A l’exception de Marseille où les statistiques de manifestants continuent, selon les sources, de varier du simple au décuple, il ne devrait pas y avoir, cette fois-ci, de polémiques trop vives sur les chiffrages des défilés du 12 octobre. En début d’après-midi, le ministère de l’intérieur et les syndicats s’accordaient sur une participation en hausse pour cette quatrième journée d’action contre la réforme des retraites depuis la rentrée.
"La participation est légèrement plus forte que celle du 2 octobre", a concédé, à la mi-journée, le ministère de l’intérieur, qui a relevé aussi "la forte présence de lycéens", ce qui ne manquera pas de préoccuper le gouvernement. Les principaux leaders syndicaux ont salué l’amplification de la mobilisation : c’est "la plus forte journée qu’on ait faite", ont-ils tous observé pointant, ici et là, les records de Rennes (entre 22 000 et 60 000 manifestants), Toulouse (entre 30 000 et 145 000) et Marseille (entre 24 500 et 230 000).

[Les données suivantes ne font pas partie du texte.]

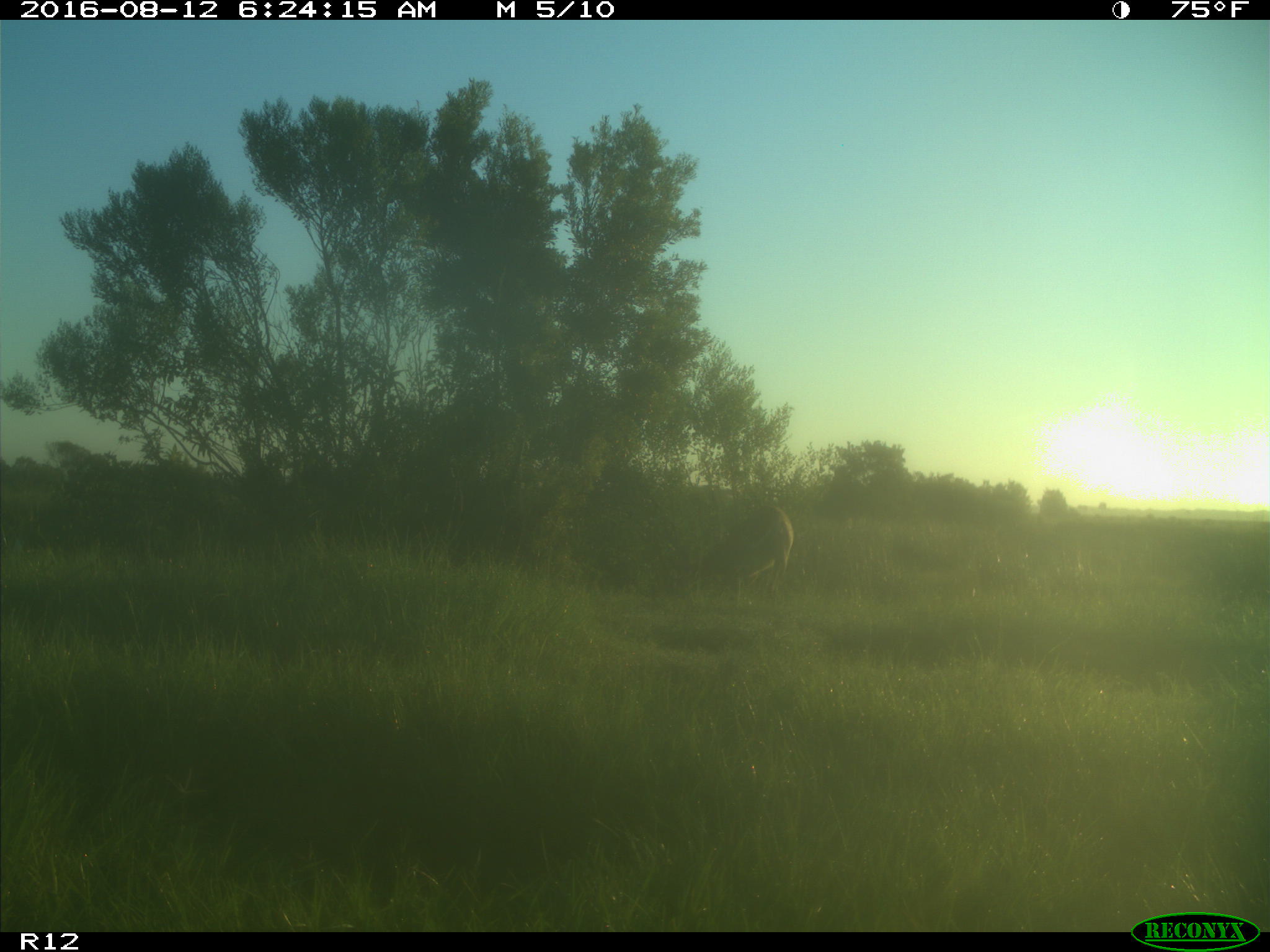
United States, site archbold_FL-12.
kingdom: Animalia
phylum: Chordata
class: Mammalia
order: Artiodactyla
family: Cervidae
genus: Odocoileus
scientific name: Odocoileus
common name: deer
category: unidentified deer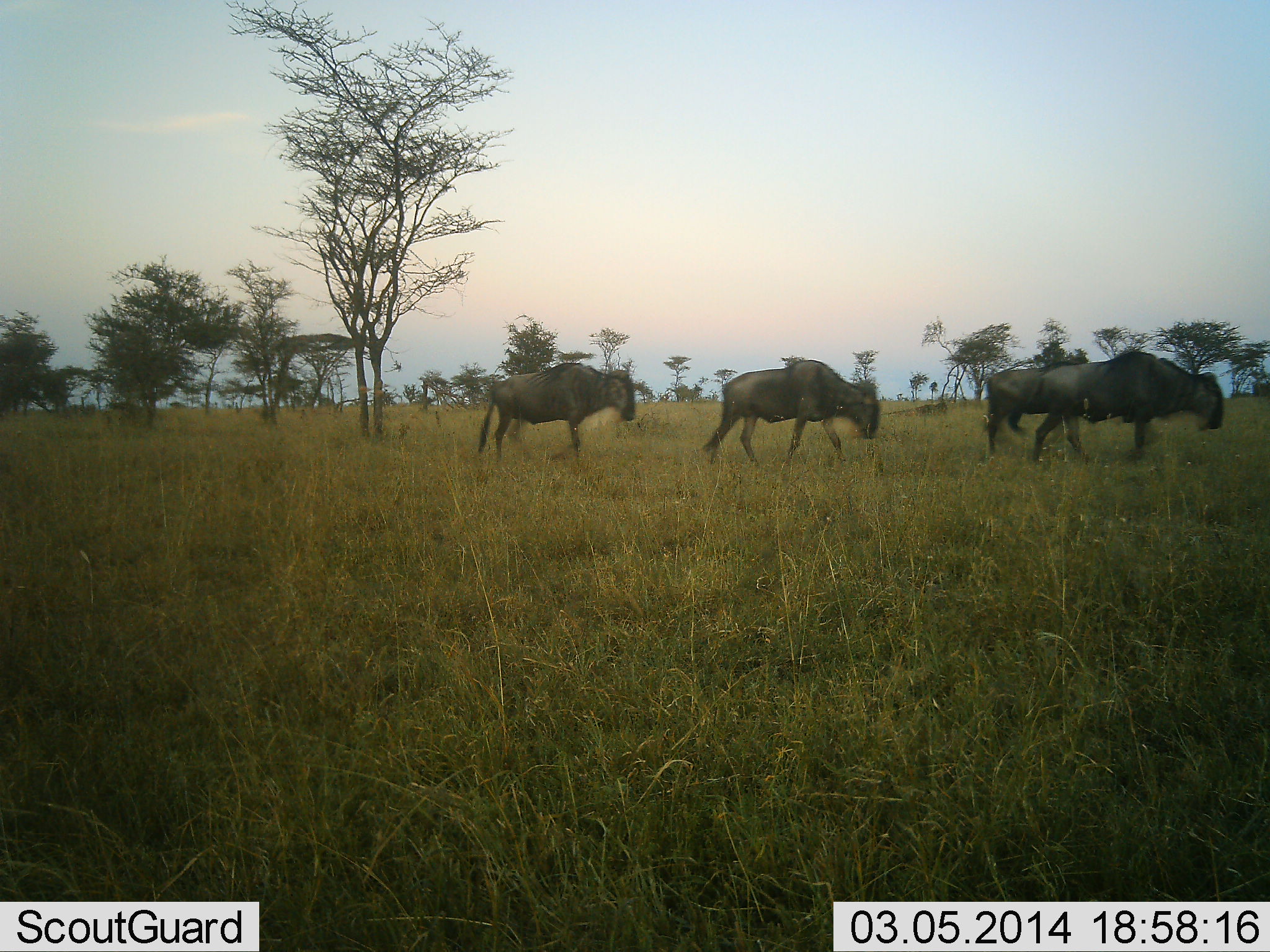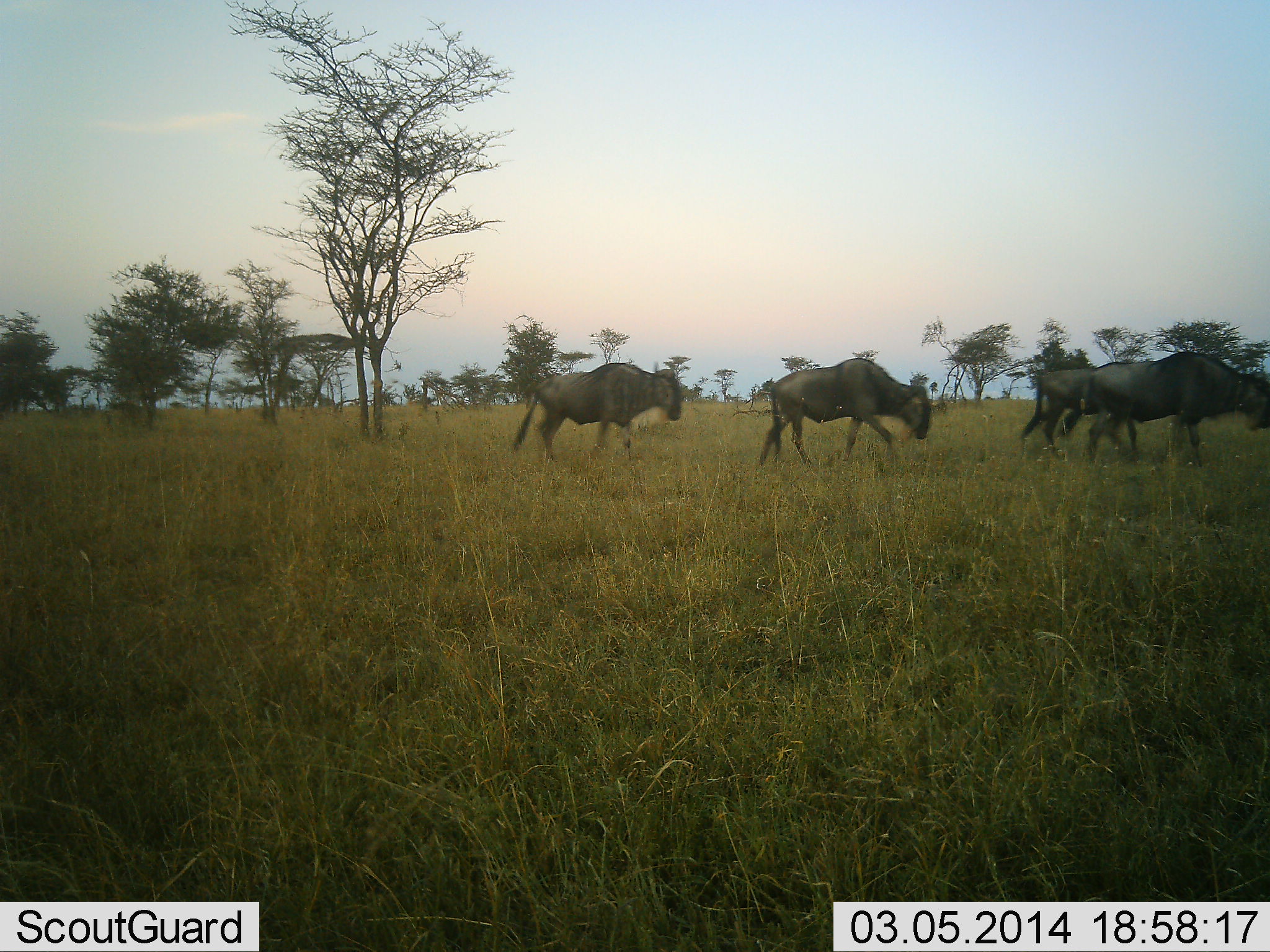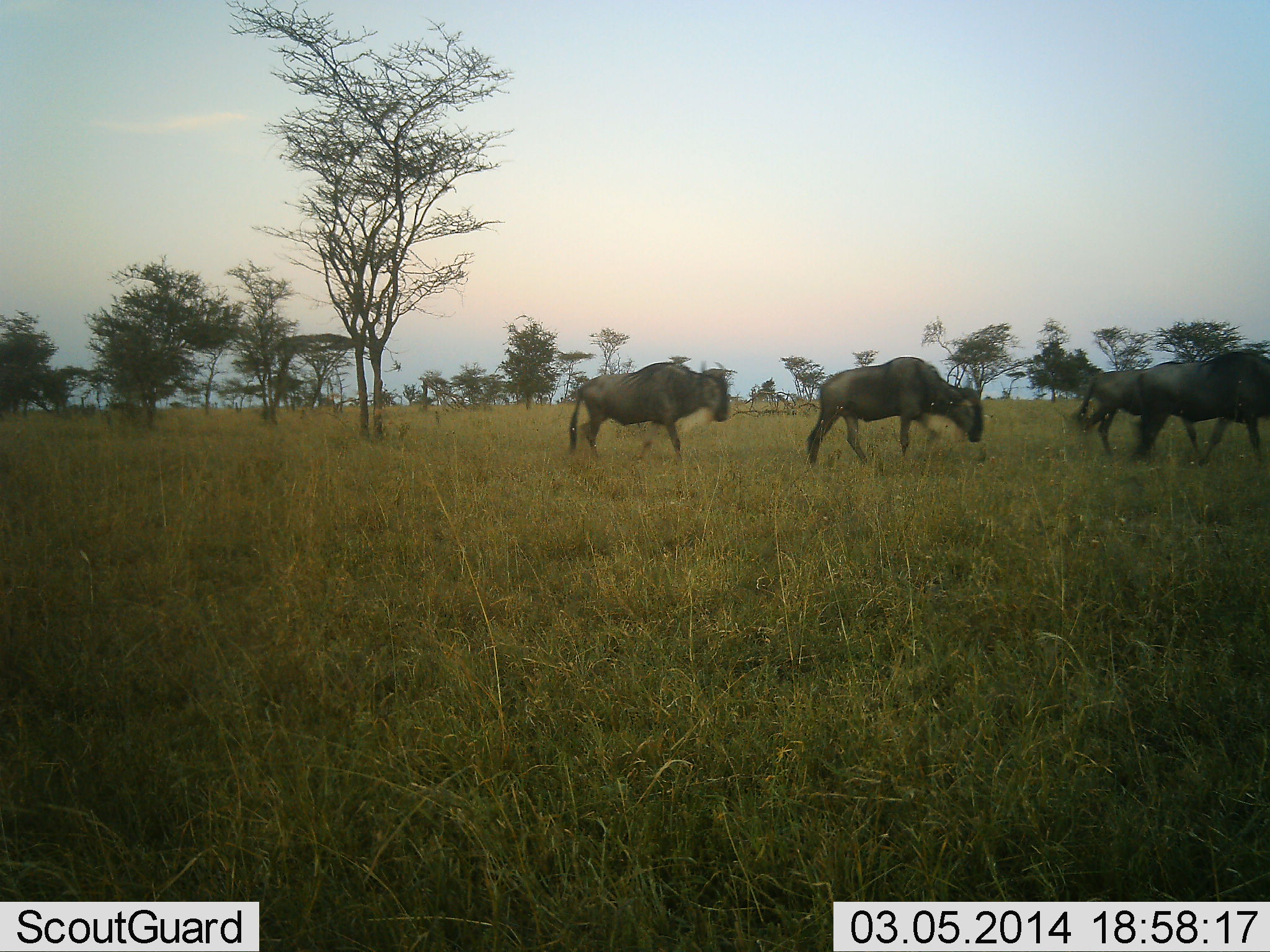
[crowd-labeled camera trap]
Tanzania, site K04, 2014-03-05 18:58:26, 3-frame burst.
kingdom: Animalia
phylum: Chordata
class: Mammalia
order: Artiodactyla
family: Bovidae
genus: Connochaetes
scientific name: Connochaetes taurinus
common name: blue wildebeest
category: wildebeest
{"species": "wildebeest (blue wildebeest) (Connochaetes taurinus)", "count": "4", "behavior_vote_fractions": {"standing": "0%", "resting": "0%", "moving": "100%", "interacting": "0%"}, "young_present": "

"On va vraisemblablement dépasser les trois millions de manifestants", a indiqué Jean-Claude Mailly (FO). La CGT et la CFDT ont fait état d’une participation en hausse de quelque 20 %, ce qui porterait, selon elles, le nombre total de manifestants à près de 3,5 millions de personnes.
Comme l’a fait observer Alain Olive (UNSA) au départ d’une manifestation parisienne particulièrement fournie (89 000 personnes selon la préfecture de police et 330 000 selon les syndicats), l’accélération du calendrier parlementaire, avec l’adoption au Sénat des deux articles du projet de loi relevant les bornes d’âge de la retraite de 60-65 ans à 62-67 ans, "n’a provoqué ni découragement ni lassitude".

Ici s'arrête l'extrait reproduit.